Todo poder ao capital!

Não é difícil entender por que a direita e os grandes empresários e banqueiros ficam raivosos ao ouvir propostas de constituinte, plebiscito, referendo, conselhos populares, democracia direta e participação popular: não querem perder uma fração sequer de poder.

E é por isso que argumentam em defesa do Poder Legislativo, como se instrumentos de democracia direta fossem contraditórios com as prerrogativas dos parlamentares. Em vários países do mundo, em diferentes graus, legislativos e mecanismos de participação popular convivem com harmonia.

A questão é que, por meio do financiamento de campanhas, do suborno direto e da compra de parlamentares, a direita e o grande capital dominam a maioria no Congresso Nacional, nas assembléias legislativas e nas câmaras de vereadores. Então, por que o risco de entregar decisões ao povo?

O decreto da presidente Dilma, instituindo mecanismos de participação popular, tem falhas, burocratiza o processo e é limitado. Mas está sendo violentamente combatido porque abre um flanco perigoso para os que enchem a boca ao falar de democracia, mas a única democracia que lhes interessa é a que assegura seus poderes, seus privilégios e suas fortunas.

Mesmice e acomodação

Eleições se ganham com muito dinheiro, muito tempo de televisão e coligações amplas.
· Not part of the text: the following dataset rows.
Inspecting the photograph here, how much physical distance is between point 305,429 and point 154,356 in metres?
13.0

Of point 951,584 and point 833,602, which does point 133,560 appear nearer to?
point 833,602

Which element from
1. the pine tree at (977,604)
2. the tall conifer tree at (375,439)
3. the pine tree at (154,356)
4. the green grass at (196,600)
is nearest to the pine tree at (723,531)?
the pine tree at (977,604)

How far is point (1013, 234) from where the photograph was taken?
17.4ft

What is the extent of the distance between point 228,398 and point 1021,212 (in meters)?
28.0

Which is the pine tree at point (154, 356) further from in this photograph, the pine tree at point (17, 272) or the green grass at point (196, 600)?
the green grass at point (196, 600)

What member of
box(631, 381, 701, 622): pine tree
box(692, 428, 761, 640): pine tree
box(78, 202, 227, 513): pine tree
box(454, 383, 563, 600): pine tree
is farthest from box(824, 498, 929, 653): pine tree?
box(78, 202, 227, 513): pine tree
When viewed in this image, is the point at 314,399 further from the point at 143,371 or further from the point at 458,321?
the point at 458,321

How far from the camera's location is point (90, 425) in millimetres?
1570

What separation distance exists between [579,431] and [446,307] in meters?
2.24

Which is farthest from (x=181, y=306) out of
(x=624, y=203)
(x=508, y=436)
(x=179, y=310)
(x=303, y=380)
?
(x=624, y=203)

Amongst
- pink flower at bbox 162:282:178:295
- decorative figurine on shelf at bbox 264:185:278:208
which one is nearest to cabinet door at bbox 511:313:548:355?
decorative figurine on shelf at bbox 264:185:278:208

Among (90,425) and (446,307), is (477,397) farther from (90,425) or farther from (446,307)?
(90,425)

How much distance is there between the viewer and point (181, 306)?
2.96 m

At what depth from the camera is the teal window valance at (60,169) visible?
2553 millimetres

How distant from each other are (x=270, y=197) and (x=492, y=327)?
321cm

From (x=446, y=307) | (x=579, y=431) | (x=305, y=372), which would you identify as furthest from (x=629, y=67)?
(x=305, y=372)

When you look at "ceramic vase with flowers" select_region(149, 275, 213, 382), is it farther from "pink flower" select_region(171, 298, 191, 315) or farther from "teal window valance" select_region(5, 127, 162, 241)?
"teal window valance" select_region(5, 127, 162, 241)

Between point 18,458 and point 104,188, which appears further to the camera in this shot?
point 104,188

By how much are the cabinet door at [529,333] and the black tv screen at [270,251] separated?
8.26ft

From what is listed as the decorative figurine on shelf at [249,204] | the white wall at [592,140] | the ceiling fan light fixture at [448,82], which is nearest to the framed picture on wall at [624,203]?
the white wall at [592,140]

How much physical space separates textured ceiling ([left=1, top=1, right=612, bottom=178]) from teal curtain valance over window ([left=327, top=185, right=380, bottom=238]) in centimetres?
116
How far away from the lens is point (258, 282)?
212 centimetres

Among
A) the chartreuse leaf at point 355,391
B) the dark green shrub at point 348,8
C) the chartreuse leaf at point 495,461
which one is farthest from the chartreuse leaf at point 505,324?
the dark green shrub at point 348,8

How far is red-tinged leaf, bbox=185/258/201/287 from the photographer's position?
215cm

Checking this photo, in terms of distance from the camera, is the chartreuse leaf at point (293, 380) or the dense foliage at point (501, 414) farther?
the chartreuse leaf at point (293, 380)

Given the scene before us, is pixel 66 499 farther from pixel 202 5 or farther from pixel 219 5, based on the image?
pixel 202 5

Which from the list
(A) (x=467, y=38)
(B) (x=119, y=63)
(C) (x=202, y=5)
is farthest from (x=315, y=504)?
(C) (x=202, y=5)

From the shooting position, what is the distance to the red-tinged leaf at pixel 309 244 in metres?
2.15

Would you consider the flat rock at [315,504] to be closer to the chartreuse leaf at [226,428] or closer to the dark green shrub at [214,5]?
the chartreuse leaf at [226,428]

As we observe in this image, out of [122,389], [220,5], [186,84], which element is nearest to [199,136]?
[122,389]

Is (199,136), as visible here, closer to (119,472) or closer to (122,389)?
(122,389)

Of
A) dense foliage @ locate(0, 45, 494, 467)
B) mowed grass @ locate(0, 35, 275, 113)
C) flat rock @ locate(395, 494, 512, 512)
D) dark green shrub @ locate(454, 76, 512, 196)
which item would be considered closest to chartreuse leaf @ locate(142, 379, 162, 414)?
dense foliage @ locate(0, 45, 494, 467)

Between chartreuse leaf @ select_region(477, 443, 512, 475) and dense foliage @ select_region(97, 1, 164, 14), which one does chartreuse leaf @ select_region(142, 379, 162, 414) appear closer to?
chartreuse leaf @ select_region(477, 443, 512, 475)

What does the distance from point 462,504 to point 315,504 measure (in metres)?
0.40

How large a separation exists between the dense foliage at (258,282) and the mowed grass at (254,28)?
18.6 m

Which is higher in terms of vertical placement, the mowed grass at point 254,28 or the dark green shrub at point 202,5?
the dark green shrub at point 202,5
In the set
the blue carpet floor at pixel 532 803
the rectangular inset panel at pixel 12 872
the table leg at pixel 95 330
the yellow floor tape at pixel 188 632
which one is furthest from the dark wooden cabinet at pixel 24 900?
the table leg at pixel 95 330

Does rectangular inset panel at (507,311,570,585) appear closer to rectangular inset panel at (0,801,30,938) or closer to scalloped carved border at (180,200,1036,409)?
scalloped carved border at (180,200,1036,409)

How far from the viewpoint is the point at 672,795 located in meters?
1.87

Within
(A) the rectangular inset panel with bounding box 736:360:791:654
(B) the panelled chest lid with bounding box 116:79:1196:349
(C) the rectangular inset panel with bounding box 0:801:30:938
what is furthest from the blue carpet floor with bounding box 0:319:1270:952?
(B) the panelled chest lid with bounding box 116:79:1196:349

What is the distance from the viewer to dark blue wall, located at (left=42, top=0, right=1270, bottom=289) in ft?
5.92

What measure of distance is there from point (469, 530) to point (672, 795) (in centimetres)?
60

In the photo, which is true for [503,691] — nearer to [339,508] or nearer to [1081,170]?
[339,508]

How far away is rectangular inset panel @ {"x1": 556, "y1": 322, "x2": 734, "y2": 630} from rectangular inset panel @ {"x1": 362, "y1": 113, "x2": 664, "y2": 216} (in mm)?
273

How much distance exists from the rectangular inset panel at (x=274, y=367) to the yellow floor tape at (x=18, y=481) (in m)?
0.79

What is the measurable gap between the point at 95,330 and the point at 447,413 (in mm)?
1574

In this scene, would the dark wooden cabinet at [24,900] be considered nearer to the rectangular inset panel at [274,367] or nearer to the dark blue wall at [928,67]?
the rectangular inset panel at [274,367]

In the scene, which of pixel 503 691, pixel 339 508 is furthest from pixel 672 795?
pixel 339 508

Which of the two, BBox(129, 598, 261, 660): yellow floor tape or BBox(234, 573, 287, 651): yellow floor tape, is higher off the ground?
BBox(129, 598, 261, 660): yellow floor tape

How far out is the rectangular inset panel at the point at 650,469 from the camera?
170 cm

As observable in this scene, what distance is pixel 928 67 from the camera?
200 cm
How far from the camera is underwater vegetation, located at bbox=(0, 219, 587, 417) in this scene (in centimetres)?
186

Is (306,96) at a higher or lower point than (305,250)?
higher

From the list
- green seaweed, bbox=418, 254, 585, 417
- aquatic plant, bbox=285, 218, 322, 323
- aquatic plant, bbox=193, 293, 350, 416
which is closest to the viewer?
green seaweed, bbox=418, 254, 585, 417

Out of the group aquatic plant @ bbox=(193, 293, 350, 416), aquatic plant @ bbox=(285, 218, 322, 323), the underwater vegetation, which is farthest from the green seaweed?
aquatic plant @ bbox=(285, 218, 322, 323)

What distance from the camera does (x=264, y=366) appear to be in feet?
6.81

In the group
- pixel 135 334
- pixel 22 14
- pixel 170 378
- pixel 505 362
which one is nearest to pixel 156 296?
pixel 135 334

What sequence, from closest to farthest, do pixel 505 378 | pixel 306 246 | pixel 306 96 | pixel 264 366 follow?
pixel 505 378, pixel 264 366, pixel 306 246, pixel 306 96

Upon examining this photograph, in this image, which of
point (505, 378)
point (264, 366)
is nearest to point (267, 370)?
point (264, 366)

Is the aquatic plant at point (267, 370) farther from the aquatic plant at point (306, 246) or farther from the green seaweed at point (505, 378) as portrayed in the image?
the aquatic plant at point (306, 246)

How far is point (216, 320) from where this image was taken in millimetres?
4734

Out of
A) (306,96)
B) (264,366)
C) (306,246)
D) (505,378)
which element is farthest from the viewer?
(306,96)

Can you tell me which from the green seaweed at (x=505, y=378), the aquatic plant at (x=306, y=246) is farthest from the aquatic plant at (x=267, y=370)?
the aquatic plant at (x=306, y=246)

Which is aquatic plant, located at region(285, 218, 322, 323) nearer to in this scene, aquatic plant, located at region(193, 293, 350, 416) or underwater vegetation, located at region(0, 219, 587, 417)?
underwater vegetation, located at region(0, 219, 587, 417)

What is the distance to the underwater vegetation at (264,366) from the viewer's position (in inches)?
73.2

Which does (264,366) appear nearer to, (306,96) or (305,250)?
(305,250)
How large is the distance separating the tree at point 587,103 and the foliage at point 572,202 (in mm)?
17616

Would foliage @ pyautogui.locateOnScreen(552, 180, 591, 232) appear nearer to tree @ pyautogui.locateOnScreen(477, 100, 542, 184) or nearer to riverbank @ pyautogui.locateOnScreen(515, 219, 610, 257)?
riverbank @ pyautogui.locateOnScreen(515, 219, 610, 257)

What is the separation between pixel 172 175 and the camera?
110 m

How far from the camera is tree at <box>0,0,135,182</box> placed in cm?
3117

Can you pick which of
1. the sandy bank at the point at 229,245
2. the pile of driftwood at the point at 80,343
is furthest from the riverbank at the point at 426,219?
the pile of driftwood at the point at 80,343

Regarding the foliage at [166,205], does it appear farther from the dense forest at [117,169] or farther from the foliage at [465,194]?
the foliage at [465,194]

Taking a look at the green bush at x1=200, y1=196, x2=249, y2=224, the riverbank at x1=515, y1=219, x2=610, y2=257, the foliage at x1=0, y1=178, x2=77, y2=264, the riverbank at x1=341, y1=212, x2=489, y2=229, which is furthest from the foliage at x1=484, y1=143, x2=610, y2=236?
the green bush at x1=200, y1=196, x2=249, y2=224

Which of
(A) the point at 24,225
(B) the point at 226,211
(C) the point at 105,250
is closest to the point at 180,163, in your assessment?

No sistema eleitoral em vigor no Brasil a afirmação é verdadeira, pois as regras vigentes beneficiam quem tem mais dinheiro para gastar na campanha e montar a famosa “estrutura”, eufemismo para o pagamento de pessoas e serviços. A legislação favorece também as coligações sem princípio, feitas apenas em função da soma do tempo que cada partido tem.

Esta é a realidade enquanto não for feita uma verdadeira reforma do sistema eleitoral, montado para beneficiar os mais ricos e os que estão no poder. Nada impede, porém, que se tente mudar isso. E a melhor maneira é na prática: mostrando que é possível ser eleito, mesmo no atual sistema, com pouco dinheiro, alianças programáticas de verdade e sem muitos minutos de televisão.

A eleição de Cristovam Buarque, em 1994, é um exemplo de que isso é possível. Não tinha dinheiro, a coligação era toda de esquerda e o tempo de televisão era pequeno. E se foi possível no século passado, é mais possível ainda agora, quando a maioria das pessoas se cansou dos políticos e dos partidos que ficam na mesmice e acomodados nas velhas fórmulas de fazer política. As pessoas querem mudanças, e as mudanças já começam no jeito de montar a chapa e fazer a campanha.

O bem e o mal

Os manifestantes mascarados que invadem e depredam universidades, escolas, postos médicos e prédios públicos na Venezuela são, para a imprensa brasileira, lutadores pela liberdade.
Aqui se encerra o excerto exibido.